From the Diary of a Wimpy Kid series , Vol. 14

Readers can still rely on this series to bring laughs.

The Heffley family’s house undergoes a disastrous attempt at home improvement.

When Great Aunt Reba dies, she leaves some money to the family. Greg’s mom calls a family meeting to determine what to do with their share, proposing home improvements and then overruling the family’s cartoonish wish lists and instead pushing for an addition to the kitchen. Before bringing in the construction crew, the Heffleys attempt to do minor maintenance and repairs themselves—during which Greg fails at the work in various slapstick scenes. Once the professionals are brought in, the problems keep getting worse: angry neighbors, terrifying problems in walls, and—most serious—civil permitting issues that put the kibosh on what work’s been done. Left with only enough inheritance to patch and repair the exterior of the house—and with the school’s dismal standardized test scores as a final straw—Greg’s mom steers the family toward moving, opening up house-hunting and house-selling storylines (and devastating loyal Rowley, who doesn’t want to lose his best friend). While Greg’s positive about the move, he’s not completely uncaring about Rowley’s action. (And of course, Greg himself is not as unaffected as he wishes.) The gags include effectively placed callbacks to seemingly incidental events (the “stress lizard” brought in on testing day is particularly funny) and a lampoon of after-school-special–style problem books. Just when it seems that the Heffleys really will move, a new sequence of chaotic trouble and property destruction heralds a return to the status quo. Whew.

* _DATASET SECTION_:
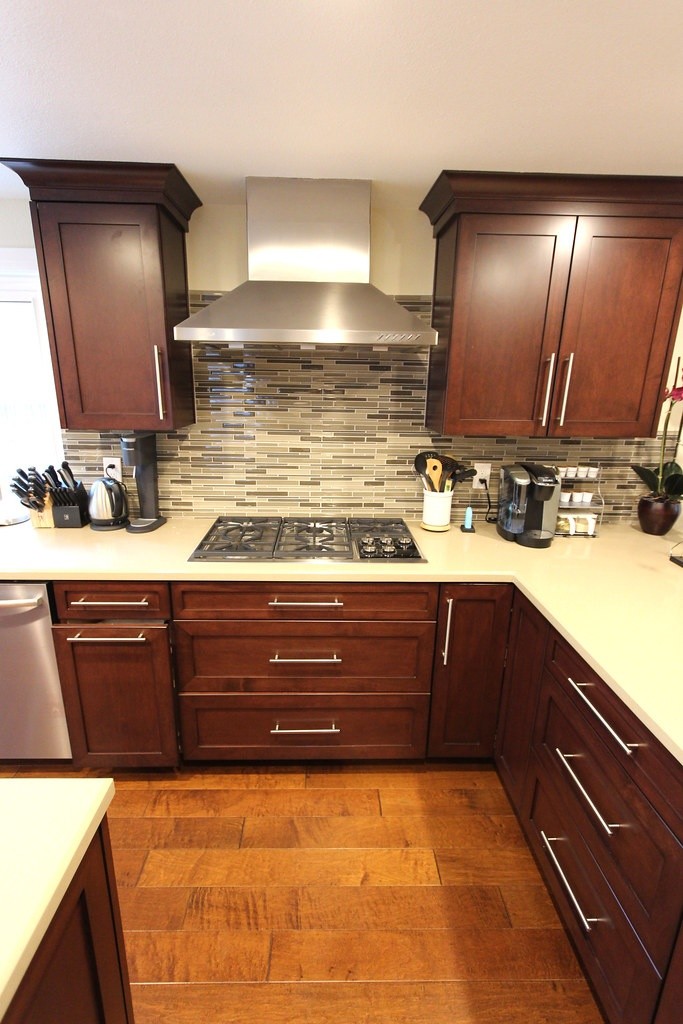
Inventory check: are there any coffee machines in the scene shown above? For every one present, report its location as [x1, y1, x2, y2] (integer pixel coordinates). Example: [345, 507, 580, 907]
[493, 461, 561, 548]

* _REQUIRED TASK_:
Output everything in the review above from "From the Diary" down to "at home improvement.", copied word for word.

* _TASK OUTPUT_:
From the Diary of a Wimpy Kid series , Vol. 14

Readers can still rely on this series to bring laughs.

The Heffley family’s house undergoes a disastrous attempt at home improvement.